0
votes

I'm a little bit new to Python and for one of my research projects I needed a web scraper to scrape web content to create a dataset.

Since most of the threads suggested beautifulsoup package I tried building a web scraper based on Python.

Data I need to scrape is loaded after clicking a button on the web page.

Here's an Example:

http://www.engadget.com/products/apple/iphone/6/

Example

When clicked on "12 Comments" A popup loads and comments are displayed. I need to scrape those comments.

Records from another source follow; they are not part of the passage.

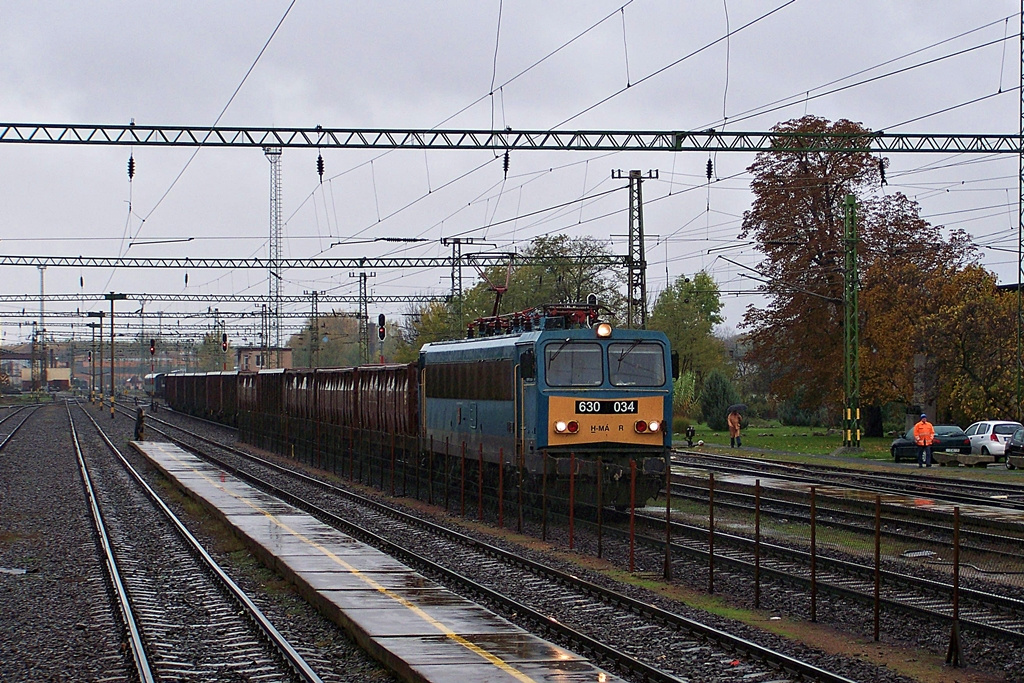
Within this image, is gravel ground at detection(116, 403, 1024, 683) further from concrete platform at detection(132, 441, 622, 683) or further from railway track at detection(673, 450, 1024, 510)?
railway track at detection(673, 450, 1024, 510)

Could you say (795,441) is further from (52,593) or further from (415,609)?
(415,609)

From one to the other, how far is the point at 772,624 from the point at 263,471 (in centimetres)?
2531

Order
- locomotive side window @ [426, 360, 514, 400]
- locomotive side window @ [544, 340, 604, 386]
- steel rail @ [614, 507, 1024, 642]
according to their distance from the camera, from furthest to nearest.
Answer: locomotive side window @ [426, 360, 514, 400], locomotive side window @ [544, 340, 604, 386], steel rail @ [614, 507, 1024, 642]

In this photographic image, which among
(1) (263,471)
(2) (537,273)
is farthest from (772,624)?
(2) (537,273)

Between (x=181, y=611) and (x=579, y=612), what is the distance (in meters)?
4.61

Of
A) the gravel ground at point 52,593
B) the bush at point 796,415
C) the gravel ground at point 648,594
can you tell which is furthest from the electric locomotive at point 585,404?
the bush at point 796,415

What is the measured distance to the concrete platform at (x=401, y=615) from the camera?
1039 cm

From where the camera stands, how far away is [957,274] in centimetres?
4959

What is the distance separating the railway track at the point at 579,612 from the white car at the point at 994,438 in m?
23.1

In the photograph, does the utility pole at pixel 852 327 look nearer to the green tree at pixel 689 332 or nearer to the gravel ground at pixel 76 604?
the gravel ground at pixel 76 604

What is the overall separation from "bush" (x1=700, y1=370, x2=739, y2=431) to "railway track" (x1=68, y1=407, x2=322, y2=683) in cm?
3976

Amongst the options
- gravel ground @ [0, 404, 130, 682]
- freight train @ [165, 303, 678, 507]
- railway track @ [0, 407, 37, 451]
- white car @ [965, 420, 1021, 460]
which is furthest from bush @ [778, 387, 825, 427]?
gravel ground @ [0, 404, 130, 682]

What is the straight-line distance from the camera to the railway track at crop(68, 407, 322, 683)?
11281 millimetres

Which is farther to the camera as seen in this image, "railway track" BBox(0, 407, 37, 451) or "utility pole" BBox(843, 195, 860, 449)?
"railway track" BBox(0, 407, 37, 451)
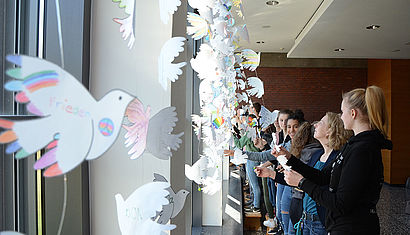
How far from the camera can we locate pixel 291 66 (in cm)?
1127

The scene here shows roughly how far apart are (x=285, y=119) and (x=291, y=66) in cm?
783

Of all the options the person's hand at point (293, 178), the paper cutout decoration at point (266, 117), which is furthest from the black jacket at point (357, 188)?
the paper cutout decoration at point (266, 117)

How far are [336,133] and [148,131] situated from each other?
2.12 m

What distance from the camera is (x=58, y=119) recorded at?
0.33m

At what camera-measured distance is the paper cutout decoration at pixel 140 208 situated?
57 cm

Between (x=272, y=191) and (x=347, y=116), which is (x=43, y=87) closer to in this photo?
(x=347, y=116)

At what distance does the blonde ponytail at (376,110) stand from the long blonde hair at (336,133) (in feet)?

I tried many ways but nothing seem to work so far. Can someone look into my code if there's anything to be done or suggest me another way of doing it?

import bs4
import requests
session = requests.Session()
url = "http://www.engadget.com/products/apple/iphone/6/" 
page  = session.get(url).text
soup = bs4.BeautifulSoup(page, "html5lib")
engadgetul = soup.find("ul", class_= "product-criteria-bars")
engadgetdiv = engadgetul.find_all("div", class_="product-criteria-label")
for engadgetrv in engadgetdiv:
  review = engadgetrv.find_all("p", "comment-text")
for rr in review:
  print(rr.span.string)
1

1 Answers

1
votes

When you click those links, the comments are loaded dynamically with Javascript. You can see the requests that are made to the server using the developer tools on your browser (F12 for Chrome) and going in the Network tab.

Use those URLs instead:

http://www.engadget.com/a/hovercard_criteria_comments/?product_id=44337&criteria_id=1

http://www.engadget.com/a/hovercard_criteria_comments/?product_id=44337&criteria_id=2

(and so on for different criteria_id)